Source passage

Equation (2) can also be written as

$$\begin{eqnarray}&&\begin{array}{l}{G}_{\mu \nu }\equiv {R}_{\mu \nu }-\displaystyle \frac{1}{2}{{Rg}}_{\mu \nu }\\ =\,8\pi G\left[{T}_{\mu \nu }+{g}_{\mu \nu }\left(\displaystyle \frac{f(R)-{RF}}{2}\right)\right.\\ \,\left.+\,({{\rm{\nabla }}}_{\mu }{{\rm{\nabla }}}_{\nu }F(R)-{g}_{\mu \nu }\square F(R))\right].\end{array}\end{eqnarray} \tag{ 6 }$$

We can, in a straightforward way, compare the above Equation (6) with Einstein's equation R_{μ ν} − (1/2)Rg_{μ ν} = κ² T_{μ ν} in GR. We have modified the energy-momentum tensor as ${T}_{(m)}^{\mu \nu }+{T}_{f(R)}^{\mu \nu }$.

We obtain Friedmann equations in the f(R) gravity as (Huang 2014)

$$\begin{eqnarray}&&\begin{array}{l}3{H}^{2}=8\pi G{\rho }_{m}\\ \,+\,\left[\displaystyle \frac{{RF}-f(R}{2}-3H\dot{F}-3{H}^{2}(F-1)\right],\end{array}\end{eqnarray} \tag{ 7 }$$

$$\begin{eqnarray}&&\begin{array}{l}-2\dot{H}=8\pi G{\rho }_{m}+\left[\ddot{F}-H\dot{F}+2\dot{H}(F-1)\right],\end{array}\end{eqnarray} \tag{ 8 }$$

where $\ddot{a}/a=\dot{H}+{H}^{2}$ and $\dot{a}/a\equiv H$. Some extra terms appear in the Friedmann Equations (7) and (8) due to f(R) gravity, which act as pressure and energy density due to f(R) gravity. We have an effective equation of state in the f(R) gravity given as

$$\begin{eqnarray}&&\begin{array}{l}{w}_{\mathrm{eff}}=-1-\displaystyle \frac{2\dot{H}}{3{H}^{2}}.\end{array}\end{eqnarray} \tag{ 9 }$$

We obtain the effect of acceleration in the f(R) gravity without introducing an exotic form of matter as a DE component. The equation of state to explain the effect of the late-time acceleration is w = −1.03±0.03 in Aghanim et al. (2020). The expression of w_eff (Sharma & Verma 2022a) for model $f(R)=R+{R}^{1+\delta }/{R}_{c}^{\delta }$ is

$$\begin{eqnarray}&&\begin{array}{l}{w}_{\mathrm{eff}}=-1+\displaystyle \frac{2}{3}{\varepsilon }_{1}=-1+\displaystyle \frac{2(1-\delta )}{3\delta (1+2\delta )},\end{array}\end{eqnarray} \tag{ 10 }$$

where ε₁ ≃ (1 − δ)/[3δ(1 + 2δ)] and δ is a model parameter.

Given information
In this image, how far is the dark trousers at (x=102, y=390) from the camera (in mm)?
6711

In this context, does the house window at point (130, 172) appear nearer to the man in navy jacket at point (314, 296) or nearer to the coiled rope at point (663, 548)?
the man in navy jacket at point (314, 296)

Exercise details
Answer these questions from the f(R) gravity passage:
1. Which equation is Equation (6) compared with?
2. What value of w from Aghanim et al. (2020) does the passage give for the late-time acceleration?
3. For which f(R) model is the expression of w_eff from Sharma & Verma 2022a given?

Written answer
1. Einstein's equation in GR, R_{μν} − (1/2)Rg_{μν} = κ²T_{μν}
2. w = −1.03±0.03
3. f(R) = R + R^{1+δ}/R_c^δ